Schedule A. Supply chains and raw materials which must be sourced entirely from American-owned suppliers or manufacturers inside the continental United States, with no exceptions.

Schedule B. Supply chains and raw materials which can be sourced either from U.S. firms or from firms based in U.S. military allies.

Schedule C. Supply chains and raw materials which can be sourced from U.S. firms, firms based in allied countries, or firms based in nonaligned nations.

In addition, the Industrial Policy office should supervise unilateral or multilateral embargoes of imports from countries which are U.S. military rivals, as well as secondary boycotts of imports from allied or neutral countries whose products contain significant inputs from embargoed military adversaries.

The Small Business Administration (SBA)

To the existing programs of the SBA there should be added a new industrial security program. This would take the form of loans, loan guarantees, grants, and, where necessary, equity stakes in defense-critical firms. Size limits on firms eligible for aid under the SBA’s industrial security program could be waived by order of the president, under the authority of Title III of the Defense Production Act.

Congress should consider authorizing SBA to license a category of “defense investment companies” (DICs), similar to existing small business investment companies (SBICs), to crowd in private capital to support maintenance and expansion of defense-critical civilian manufacturing, resource extraction and infrastructure.

The SBA’s industrial security program should be correlated with the classifications that are published and periodically updated by DoD’s Industrial Policy office. Firms that fall under Schedule A would be eligible for the most support from the new SBA industrial security program. Schedule B firms would be eligible for less support. Neither allied nor neutral firms could receive SBA support, either for themselves or their U.S. subsidiaries, absent presidential waivers.

CFIUS

The Committee on Foreign Investment in the United States (CFIUS) reviews foreign investments in the U.S. that affect national security. To its existing mandate should be added a new mandate:  reviewing decisions about investment in foreign countries by U.S.-based corporations that affect U.S. industrial security. For example, CFIUS should have the legal authority to intervene to prevent the last semiconductor manufacturer in the U.S. from shutting down its U.S. fabrication facilities, while investing in new ones overseas.

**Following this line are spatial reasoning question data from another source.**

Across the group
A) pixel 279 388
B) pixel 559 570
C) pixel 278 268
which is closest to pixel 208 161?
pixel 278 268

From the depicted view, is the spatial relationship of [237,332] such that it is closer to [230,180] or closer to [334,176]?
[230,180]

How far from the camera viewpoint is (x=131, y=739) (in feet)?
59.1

For purposes of CFIUS review of outward investment by U.S. firms, the domicile and nationality of firms should be judged on the basis of criteria like the residence of most of their managers and directors, to prevent U.S. industrial security laws from being circumvented by means of incorporation in tax havens or other strategems.

Rebuilding American industrial security is urgent. We can start by adding new industrial security missions to the existing missions of the Defense Department, the SBA, and CFIUS.

Michael Lind
Michael Lind is a columnist at Tablet, a fellow at New America, and the author of more than a dozen books, including Hell to Pay: How the Suppression of Wages is Destroying America (2023).